CMV vectors for Chronic Hepatitis B Virus

We are collaborating with Dr. Ben Burwitz to evaluate whether HBV-specific CD8+ T cells restricted by MHC-E would be an effective therapeutic for suppressing HBV infections.  Utilizing the NHP model, we are currently vaccinating animals with 68-1/miR-126-based vectors expressing HBV antigens, with the goal of eliciting HBV-specific MHC-E-restricted CD8⁺ T cells and identifying the immunodominant epitopes. If this proves successful, we will characterize the T cell receptors (TCRs) of these MHC-E-restricted CD8⁺ T cells with the goal of using these TCRs to recognize and suppress HBV infection as a possible therapeutic strategy against CHB. 

HCMV Vaccine Platform (Phase 1b Clinical Trial)

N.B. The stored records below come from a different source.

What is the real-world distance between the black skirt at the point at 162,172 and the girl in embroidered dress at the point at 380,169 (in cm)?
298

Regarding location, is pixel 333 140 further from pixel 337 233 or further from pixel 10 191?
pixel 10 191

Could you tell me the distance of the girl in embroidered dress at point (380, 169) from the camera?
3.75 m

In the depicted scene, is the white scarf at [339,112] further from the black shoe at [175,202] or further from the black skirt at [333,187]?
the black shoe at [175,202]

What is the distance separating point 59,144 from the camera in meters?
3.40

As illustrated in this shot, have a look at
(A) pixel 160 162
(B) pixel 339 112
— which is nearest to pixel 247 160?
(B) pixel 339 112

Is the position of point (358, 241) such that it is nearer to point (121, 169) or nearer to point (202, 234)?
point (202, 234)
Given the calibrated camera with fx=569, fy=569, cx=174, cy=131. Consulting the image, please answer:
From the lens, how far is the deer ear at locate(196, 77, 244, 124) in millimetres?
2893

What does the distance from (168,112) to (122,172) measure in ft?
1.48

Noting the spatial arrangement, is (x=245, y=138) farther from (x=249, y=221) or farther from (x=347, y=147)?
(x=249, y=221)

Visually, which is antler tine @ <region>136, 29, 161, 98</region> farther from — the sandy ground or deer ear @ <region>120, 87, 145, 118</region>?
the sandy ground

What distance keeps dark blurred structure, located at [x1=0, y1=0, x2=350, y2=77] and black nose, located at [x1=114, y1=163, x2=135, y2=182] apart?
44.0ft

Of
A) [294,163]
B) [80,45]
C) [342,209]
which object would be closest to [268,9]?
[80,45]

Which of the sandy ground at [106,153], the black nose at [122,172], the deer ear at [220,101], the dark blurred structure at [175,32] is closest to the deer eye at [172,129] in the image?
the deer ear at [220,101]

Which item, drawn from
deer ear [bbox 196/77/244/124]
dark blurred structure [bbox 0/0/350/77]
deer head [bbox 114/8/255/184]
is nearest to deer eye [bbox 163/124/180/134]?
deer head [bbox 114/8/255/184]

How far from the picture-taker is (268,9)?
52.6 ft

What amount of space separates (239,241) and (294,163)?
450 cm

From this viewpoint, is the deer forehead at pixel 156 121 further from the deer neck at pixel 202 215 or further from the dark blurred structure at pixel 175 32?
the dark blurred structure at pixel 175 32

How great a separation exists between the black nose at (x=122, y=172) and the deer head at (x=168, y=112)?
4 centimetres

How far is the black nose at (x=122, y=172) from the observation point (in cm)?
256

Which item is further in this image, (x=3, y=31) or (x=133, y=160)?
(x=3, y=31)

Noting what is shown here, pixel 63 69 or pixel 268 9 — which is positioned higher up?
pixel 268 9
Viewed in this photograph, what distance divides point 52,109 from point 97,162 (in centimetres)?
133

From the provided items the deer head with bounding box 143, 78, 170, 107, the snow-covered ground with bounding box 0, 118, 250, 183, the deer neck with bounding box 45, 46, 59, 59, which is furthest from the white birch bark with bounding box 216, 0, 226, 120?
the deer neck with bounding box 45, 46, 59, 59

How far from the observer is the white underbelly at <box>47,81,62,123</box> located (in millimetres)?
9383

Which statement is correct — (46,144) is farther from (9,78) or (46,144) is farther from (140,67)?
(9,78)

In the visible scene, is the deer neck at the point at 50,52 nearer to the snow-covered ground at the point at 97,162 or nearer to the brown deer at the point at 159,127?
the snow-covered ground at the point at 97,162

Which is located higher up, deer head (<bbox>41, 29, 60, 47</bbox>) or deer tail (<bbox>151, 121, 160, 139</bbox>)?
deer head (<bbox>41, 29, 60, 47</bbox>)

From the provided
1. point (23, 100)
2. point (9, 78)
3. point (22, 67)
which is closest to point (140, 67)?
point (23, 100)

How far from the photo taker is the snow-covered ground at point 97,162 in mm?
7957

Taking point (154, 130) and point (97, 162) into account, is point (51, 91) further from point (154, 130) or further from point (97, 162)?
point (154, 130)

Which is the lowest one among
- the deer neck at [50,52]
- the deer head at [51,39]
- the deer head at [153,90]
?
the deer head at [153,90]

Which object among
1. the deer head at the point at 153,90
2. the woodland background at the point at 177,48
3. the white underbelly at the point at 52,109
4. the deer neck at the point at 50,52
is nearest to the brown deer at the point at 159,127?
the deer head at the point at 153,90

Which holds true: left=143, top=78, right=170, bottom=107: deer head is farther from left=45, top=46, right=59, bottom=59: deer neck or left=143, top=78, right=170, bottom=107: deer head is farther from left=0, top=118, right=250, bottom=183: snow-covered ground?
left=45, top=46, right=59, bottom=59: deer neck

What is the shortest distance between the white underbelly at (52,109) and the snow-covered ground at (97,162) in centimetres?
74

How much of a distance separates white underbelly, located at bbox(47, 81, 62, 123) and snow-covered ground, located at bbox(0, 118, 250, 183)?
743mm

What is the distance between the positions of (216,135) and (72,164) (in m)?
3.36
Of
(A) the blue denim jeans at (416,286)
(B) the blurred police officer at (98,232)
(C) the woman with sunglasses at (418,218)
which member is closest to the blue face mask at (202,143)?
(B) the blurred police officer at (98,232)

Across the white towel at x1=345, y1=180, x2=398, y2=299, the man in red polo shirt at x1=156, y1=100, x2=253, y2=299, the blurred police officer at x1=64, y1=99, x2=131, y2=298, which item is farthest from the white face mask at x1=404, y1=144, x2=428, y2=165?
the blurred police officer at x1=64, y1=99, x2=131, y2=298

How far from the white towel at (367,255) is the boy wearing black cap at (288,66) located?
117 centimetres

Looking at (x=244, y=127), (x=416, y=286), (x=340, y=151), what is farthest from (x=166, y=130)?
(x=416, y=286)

The CMV-vector platform is currently being evaluated in a Phase 1b first-in-human (FIH), multiple-site, double-blind, placebo-controlled study in healthy adult volunteers 18 to 50 years of age who are CMV seropositive and HIV uninfected. The industry sponsored study is designed as a 3-cohort dose escalation. My laboratory is a designated secondary scientific site with the main objective of characterizing the immunogenicity of the vaccine as measured by insert-specific (HIV-1 Gag antigen) CD4+ and CD8+ T cell response magnitude, function, and phenotypic profile using intracellular cytokine staining (ICS) and flow cytometry techniques.

Other on-going clinical studies

In May of 2021, Dr. Hansen’s Human Samples Laboratory (HSL) was asked by an industry sponsor to intake samples from several ongoing clinical studies involving HIV, NASH and COVID-19 long haulers. Data we have generate has been used in 3 manuscripts (one published, one currently in review, and one in preparation) and 3 abstracts for presentations at international meetings, including American Association for the Study of Liver Diseases (AASLD) and the European Association for the Study of the Liver (EASL).  Our biomarker research has greatly expanded the sponsor’s understanding on the mechanism of action of their proprietary compound.